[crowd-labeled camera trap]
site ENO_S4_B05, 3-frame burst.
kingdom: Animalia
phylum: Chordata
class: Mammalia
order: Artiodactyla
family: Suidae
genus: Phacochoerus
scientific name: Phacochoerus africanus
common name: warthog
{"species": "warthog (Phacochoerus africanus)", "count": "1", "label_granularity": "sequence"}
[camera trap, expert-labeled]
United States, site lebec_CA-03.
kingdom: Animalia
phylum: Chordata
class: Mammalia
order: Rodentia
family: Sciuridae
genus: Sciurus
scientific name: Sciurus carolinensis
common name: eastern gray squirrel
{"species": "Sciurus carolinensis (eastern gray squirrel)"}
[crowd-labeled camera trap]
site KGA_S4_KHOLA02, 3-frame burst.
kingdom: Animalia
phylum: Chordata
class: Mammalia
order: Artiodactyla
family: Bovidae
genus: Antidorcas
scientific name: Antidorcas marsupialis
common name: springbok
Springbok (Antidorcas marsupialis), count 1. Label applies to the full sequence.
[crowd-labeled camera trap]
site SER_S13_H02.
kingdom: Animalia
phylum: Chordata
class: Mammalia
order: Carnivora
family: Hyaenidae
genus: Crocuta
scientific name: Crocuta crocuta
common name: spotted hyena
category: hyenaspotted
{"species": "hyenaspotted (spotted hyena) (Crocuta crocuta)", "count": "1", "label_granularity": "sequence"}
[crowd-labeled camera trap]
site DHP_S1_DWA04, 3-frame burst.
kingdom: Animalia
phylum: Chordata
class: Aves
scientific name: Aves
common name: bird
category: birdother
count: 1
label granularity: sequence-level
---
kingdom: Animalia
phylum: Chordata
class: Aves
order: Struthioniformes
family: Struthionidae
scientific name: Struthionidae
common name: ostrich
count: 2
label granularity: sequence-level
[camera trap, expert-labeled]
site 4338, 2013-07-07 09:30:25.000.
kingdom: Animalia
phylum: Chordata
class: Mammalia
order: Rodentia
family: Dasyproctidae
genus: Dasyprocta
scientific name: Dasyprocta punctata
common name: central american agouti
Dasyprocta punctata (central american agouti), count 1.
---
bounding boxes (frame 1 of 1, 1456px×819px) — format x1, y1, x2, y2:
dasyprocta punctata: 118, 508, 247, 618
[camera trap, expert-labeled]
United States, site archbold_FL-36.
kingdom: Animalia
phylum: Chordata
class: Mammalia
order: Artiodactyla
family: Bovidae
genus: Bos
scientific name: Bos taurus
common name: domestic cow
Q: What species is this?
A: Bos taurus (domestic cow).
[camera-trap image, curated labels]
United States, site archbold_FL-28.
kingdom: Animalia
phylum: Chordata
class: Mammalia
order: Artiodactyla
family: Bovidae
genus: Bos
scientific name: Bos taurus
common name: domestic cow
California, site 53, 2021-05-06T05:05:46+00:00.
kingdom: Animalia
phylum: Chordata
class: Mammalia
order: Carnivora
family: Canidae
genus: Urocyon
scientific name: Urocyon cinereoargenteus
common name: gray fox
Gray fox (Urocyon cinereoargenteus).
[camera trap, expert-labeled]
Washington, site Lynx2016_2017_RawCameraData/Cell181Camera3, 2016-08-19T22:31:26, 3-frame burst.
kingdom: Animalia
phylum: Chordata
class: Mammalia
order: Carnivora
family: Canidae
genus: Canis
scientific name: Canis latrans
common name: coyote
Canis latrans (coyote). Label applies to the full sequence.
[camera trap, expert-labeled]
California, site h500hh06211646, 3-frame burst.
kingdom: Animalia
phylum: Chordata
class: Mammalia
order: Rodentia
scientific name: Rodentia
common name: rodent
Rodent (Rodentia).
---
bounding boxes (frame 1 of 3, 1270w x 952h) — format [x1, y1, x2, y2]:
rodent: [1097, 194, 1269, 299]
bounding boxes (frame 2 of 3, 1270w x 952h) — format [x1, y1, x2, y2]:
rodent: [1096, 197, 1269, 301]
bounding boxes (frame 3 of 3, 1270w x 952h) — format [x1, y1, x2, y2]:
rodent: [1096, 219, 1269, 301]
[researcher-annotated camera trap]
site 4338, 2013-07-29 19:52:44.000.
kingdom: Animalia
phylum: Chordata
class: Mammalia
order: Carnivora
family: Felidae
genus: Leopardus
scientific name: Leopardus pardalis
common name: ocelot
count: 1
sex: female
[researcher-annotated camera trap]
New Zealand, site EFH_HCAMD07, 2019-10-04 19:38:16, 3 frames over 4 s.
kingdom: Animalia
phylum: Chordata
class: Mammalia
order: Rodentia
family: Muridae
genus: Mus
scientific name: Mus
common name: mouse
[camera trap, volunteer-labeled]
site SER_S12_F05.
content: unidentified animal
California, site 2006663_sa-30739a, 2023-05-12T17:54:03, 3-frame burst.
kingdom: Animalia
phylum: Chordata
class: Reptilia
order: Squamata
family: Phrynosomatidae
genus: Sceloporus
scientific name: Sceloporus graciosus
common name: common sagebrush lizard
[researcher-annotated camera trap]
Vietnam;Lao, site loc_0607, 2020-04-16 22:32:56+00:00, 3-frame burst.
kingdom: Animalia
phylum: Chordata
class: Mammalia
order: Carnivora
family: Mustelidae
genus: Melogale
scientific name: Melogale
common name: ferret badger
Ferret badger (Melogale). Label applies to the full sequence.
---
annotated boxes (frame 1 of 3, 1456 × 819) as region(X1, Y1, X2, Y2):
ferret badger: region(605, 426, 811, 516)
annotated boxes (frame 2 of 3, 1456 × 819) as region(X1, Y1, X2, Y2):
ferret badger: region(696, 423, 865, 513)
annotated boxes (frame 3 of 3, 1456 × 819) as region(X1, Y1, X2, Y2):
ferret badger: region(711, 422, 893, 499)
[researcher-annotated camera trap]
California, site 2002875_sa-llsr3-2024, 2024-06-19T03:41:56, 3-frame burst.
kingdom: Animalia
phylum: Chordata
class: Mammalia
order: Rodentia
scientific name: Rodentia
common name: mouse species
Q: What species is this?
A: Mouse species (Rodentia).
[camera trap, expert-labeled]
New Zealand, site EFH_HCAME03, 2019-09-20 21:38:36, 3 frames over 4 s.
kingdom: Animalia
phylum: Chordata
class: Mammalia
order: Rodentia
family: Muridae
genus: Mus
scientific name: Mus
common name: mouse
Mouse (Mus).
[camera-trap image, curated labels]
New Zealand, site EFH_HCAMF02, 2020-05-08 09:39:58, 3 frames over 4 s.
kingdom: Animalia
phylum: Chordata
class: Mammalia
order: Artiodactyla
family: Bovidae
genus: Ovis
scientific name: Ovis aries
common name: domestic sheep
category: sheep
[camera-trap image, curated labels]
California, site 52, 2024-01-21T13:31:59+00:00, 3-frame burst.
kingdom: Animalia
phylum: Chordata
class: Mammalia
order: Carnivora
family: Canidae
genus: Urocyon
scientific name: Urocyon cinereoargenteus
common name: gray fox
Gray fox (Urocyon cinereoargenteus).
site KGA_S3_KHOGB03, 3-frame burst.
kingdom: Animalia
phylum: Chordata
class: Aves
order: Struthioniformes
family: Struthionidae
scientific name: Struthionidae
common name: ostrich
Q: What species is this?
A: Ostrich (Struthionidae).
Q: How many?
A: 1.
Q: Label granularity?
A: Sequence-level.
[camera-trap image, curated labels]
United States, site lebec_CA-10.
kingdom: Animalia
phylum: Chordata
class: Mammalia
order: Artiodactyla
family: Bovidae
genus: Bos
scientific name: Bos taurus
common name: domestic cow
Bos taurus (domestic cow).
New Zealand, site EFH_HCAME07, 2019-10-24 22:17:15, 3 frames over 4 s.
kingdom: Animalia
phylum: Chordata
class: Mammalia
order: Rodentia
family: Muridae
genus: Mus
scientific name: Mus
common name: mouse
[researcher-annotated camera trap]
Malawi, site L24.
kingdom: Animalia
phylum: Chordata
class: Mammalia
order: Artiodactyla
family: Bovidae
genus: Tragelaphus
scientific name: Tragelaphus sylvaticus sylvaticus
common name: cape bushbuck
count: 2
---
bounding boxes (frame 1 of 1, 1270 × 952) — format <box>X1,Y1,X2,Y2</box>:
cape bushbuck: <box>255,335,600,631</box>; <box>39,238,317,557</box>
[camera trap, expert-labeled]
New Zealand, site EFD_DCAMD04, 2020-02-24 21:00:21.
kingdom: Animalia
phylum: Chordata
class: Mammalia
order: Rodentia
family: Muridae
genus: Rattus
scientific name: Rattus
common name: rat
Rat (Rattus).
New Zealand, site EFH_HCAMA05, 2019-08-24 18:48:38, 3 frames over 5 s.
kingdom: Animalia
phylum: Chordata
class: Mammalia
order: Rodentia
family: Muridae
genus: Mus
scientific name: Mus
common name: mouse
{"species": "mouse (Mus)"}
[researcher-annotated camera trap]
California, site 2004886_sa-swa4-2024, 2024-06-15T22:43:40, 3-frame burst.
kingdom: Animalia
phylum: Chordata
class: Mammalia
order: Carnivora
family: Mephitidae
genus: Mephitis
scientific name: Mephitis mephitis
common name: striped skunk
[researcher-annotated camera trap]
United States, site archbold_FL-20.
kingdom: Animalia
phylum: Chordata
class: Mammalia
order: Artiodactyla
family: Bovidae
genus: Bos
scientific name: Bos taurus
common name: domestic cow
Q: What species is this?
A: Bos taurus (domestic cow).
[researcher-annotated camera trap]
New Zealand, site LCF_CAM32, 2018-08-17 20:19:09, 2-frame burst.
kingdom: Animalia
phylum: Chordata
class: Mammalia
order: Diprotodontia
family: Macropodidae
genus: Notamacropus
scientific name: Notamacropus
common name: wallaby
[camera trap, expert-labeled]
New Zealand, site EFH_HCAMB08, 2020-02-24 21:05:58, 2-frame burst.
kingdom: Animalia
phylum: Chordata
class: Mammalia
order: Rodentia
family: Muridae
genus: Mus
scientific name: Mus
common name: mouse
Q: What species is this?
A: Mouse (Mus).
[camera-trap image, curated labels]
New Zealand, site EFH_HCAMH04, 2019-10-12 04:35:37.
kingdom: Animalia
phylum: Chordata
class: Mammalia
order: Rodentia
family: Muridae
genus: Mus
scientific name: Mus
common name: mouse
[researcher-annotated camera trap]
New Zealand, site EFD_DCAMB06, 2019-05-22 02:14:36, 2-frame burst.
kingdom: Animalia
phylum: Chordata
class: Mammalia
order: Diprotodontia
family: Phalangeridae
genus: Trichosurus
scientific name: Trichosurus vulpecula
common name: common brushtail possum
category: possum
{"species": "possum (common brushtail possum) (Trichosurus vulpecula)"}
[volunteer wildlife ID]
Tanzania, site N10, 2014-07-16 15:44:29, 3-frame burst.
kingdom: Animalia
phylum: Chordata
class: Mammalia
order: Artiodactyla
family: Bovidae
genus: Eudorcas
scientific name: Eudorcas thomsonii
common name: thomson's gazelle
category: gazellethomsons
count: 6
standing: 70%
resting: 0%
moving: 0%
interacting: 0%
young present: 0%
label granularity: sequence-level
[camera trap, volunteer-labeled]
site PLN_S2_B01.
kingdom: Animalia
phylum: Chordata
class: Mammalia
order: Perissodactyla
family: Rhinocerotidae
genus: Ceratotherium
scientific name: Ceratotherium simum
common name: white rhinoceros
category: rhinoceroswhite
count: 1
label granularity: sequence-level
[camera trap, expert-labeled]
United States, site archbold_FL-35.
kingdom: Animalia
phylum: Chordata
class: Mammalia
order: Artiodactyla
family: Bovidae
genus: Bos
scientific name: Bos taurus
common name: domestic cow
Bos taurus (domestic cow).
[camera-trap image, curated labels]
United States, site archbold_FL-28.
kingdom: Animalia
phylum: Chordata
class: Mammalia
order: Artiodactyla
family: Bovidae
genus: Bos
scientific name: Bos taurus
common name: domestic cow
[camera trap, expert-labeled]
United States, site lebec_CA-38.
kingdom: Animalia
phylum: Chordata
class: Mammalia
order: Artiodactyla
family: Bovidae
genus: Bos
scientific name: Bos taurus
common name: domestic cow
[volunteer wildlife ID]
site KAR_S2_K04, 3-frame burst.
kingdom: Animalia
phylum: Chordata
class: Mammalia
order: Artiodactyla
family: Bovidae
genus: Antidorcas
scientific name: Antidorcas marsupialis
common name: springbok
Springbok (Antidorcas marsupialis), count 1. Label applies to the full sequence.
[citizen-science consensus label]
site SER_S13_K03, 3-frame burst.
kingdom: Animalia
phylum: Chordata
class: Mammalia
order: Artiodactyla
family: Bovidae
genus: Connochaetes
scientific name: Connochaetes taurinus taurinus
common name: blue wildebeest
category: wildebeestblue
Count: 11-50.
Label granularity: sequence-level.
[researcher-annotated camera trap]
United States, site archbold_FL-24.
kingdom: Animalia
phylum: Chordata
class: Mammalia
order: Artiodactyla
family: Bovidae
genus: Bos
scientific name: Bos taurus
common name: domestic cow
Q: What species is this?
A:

···

Task brief: Within the data above, the span starting at the line containing "family: Sciuridae" and ending at the line containing "category: hyenaspotted" is to be retyped exactly, with no other lines.

Task answer:
family: Sciuridae
genus: Sciurus
scientific name: Sciurus carolinensis
common name: eastern gray squirrel
{"species": "Sciurus carolinensis (eastern gray squirrel)"}
[crowd-labeled camera trap]
site KGA_S4_KHOLA02, 3-frame burst.
kingdom: Animalia
phylum: Chordata
class: Mammalia
order: Artiodactyla
family: Bovidae
genus: Antidorcas
scientific name: Antidorcas marsupialis
common name: springbok
Springbok (Antidorcas marsupialis), count 1. Label applies to the full sequence.
[crowd-labeled camera trap]
site SER_S13_H02.
kingdom: Animalia
phylum: Chordata
class: Mammalia
order: Carnivora
family: Hyaenidae
genus: Crocuta
scientific name: Crocuta crocuta
common name: spotted hyena
category: hyenaspotted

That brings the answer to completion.